Rampant coffee twig borer hits hard

Mar 14, 2017

The twig borer is a tiny beetle that bores holes mostly in tiny branches of the coffee tree where it can be hosted with a purpose of laying its eggs.

PIC: Acting commissioner at the Department of Crop Protection, Stephen Byantwale Tibeijuka (right) prunes a coffee tree that has been affected by coffee twig borer as a way to treat it. He is assisted by a farmer. Credit: Noah Jagwe)

The coffee twig borer has become so rampant in areas of Mukono, Masaka, Bukomansimbi, Kalungu as well as Kalungu and Luwero districts, and farmers are not at ease.

The outbreak has left many panicking over how to go about the situation.

Stephen Byantwale Tibeijuka, acting commissioner at the Department of Crop Protection, says the environmental factors contribute immensely to the spread of the pest in the coffee farms.

The pest spreads faster during the sunny season.  This is so because during the rainy season a plant can fight the disease by itself and the effects can be minimal.

"The pest has been around for some time since 2005," says Tibeijuka. "We started receiving reports from areas of Mukono and Masaka."

The twig borer is a tiny beetle that bores holes mostly in tiny branches of the coffee tree and any other plant where it can be hosted with a purpose of laying its eggs.

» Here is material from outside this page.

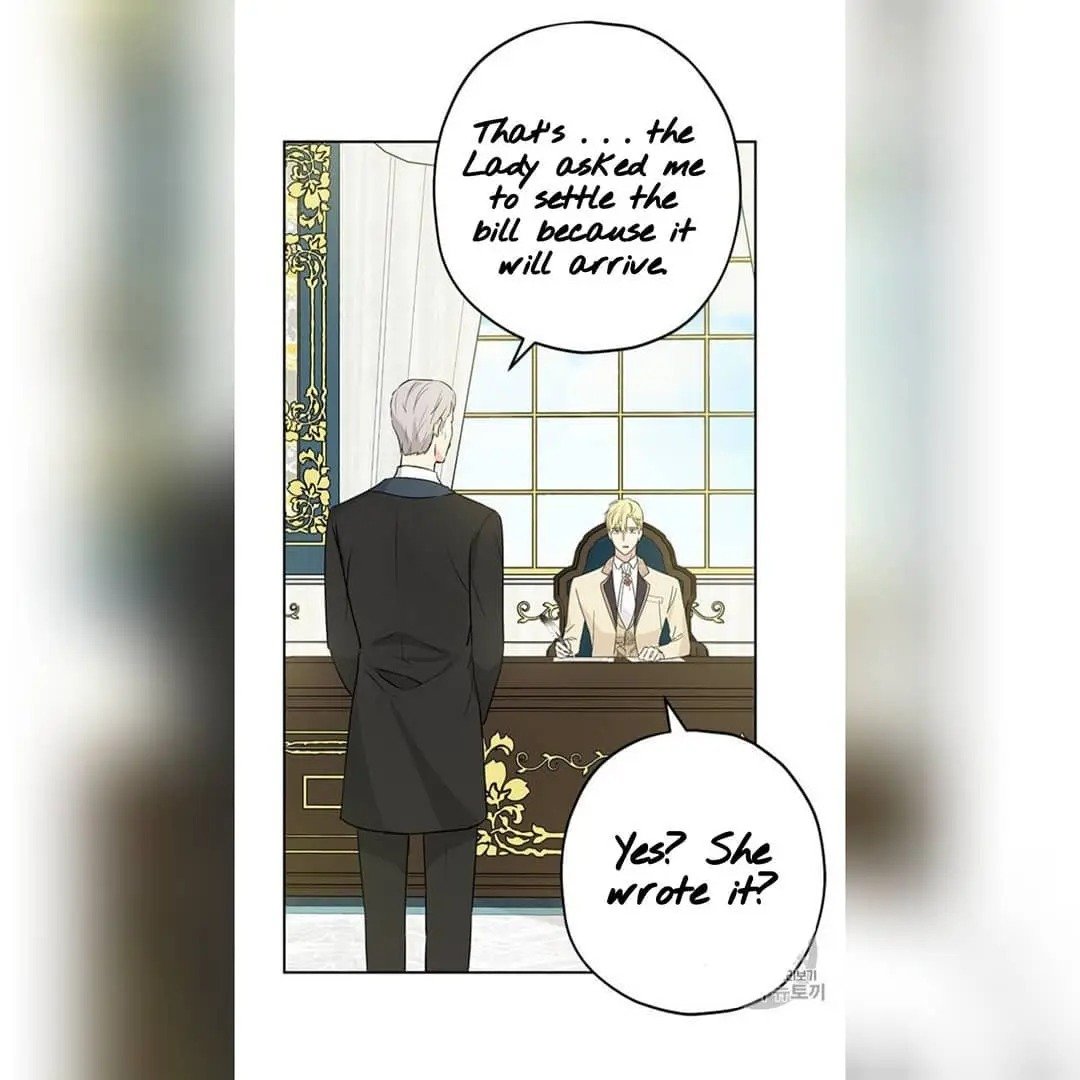 Actually, I Was the Real One chapter 22 page 4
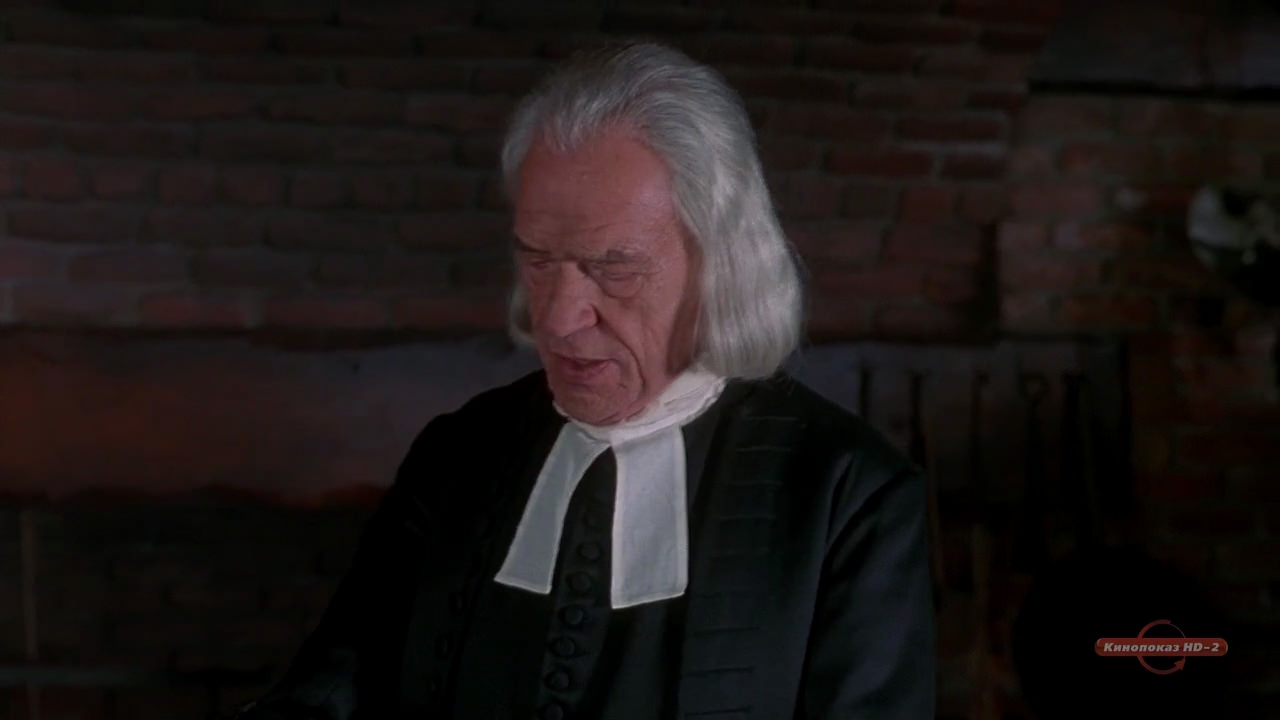 The Crucible (1996) HD screenshot 8237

By doing this it disrupts the intake of the food for the plants.

Among factors that causeits widespread is the availability of alternative host plants like musizi, mango and avocado trees in the coffee plantations.

The stress of the soil also escalates the pest. When the soils no longer have enough nutrients for the plant, it makes them weak to withstand the diseases and pests.

Here, Tibeijuka diagnoses a coffee plant that has been attacked by coffee twig borer at a farm in Nywedde Malwa Kimenyede subcounty in Nakifuma. (Credit: Noah Jagwe)


Tibeijuka says that of all types, Robusta coffee is the most prone to the twig borer.

The pest has enormous effects on a plant, resulting in serious economic repercussions to the farmers.

In most cases, the borer drills holes which interfere with the nutrition flow of the plant that causes the drying of certain parts of the coffee tree. The pest disorganizes flow of food for the plant both from the leaves and the soil.

Suggested control measures

Systemic use of insecticide is useful to manage the growth of fungus on the tree. It's expensive though - a litre can go for about sh100,000.

Tibeijuka suggests cheaper alternatives, including pruning by cutting off the affected parts of the plant.

And this calls for immediate destruction of the parts of the plant that have been cut off by burning within the same place where they have been got.

If any attempt is made to move them over long distances or around the gardens, pathogens can be passed onto other plants, causing widespread.

Burning helps to destroy the eggs to avoid multiplication.